MS. Bodley 851 and the Dissemination of Piers Plowman
(Reprinted, with slight revision, from Hanna’s article “Studies in the Manuscripts of Piers Plowman,” YLS 7 : 1-25.) Rigg and Brewer’s claim for the “Z text” as a pre-1388 version of the poem requires that the quire containing John of Wells’s bookplate be integral with substantial parts of the remainder of the codex. But several features of Bodley 851–separate signature systems, quiring anomalies that result in blank leaves filled in by later hands, wear on external leaves of individual sections, and diverse page formats in the codex–all indicate that the manuscript reflects a community product, compiled through a series of separate acts of production, probably separate in time. Although Rigg and Brewer identify hand X as that of John of Wells, it is more likely that John was hand A, who copied the Latin works included in the codex.
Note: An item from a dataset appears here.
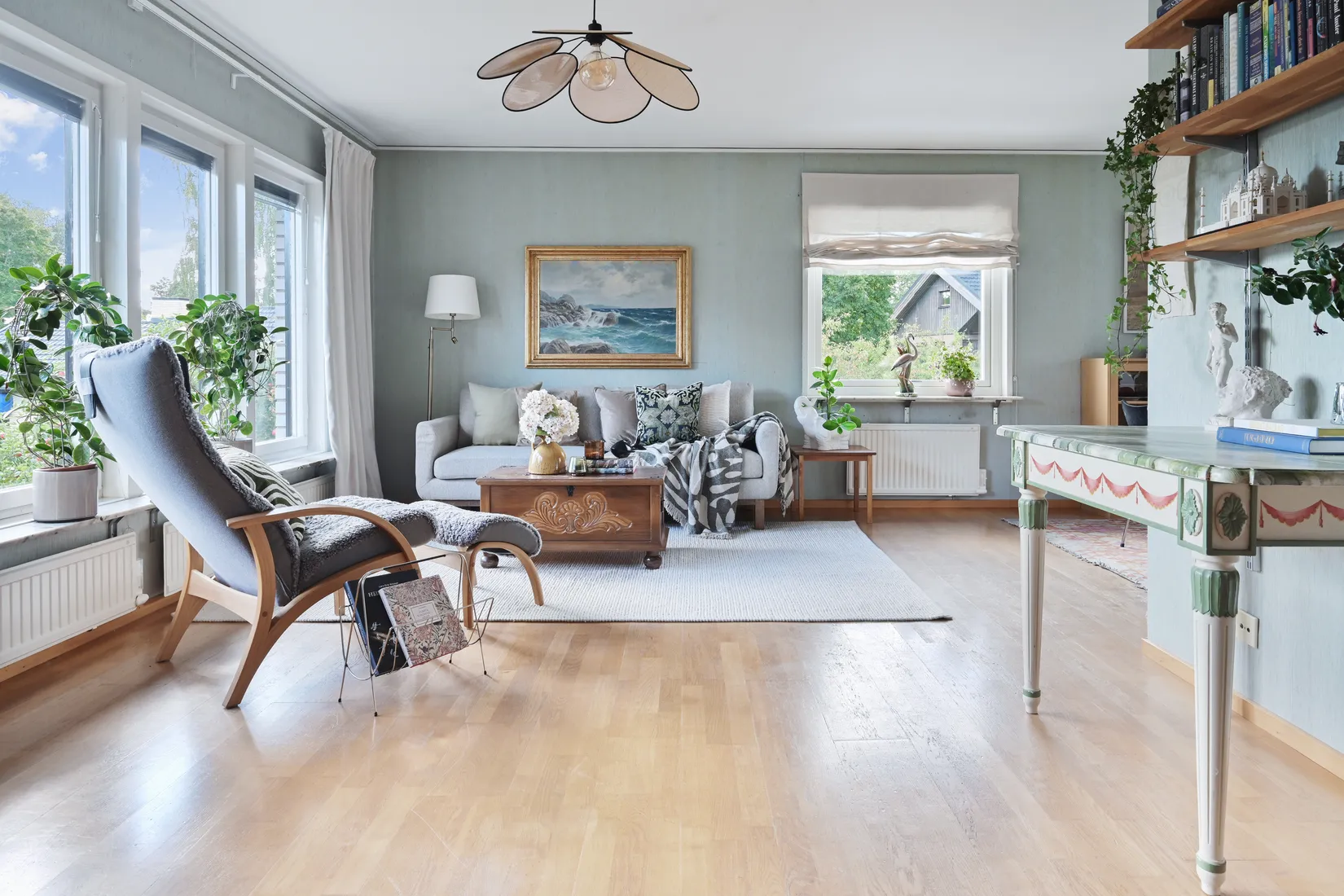 Villa, Linnés väg 10B, Häggvik, Sollentuna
Hand X was probably a later scribe at Ramsey who extended the Wells booklet with a new one containing Piers Z, which derived from an offbeat neighborhood archetype of the A text. Rigg and Brewer contend that Z’s substantial agreement with B against A represents WL’s reassertion of original readings in B rather than B contamination in Z, since “there were presumably more A MSS around at the time” to exert contaminating influence. But the A version, a coterie text, had only minimal circulation before 1425.
Hanna, Pursuing History (no. 19). 195-202.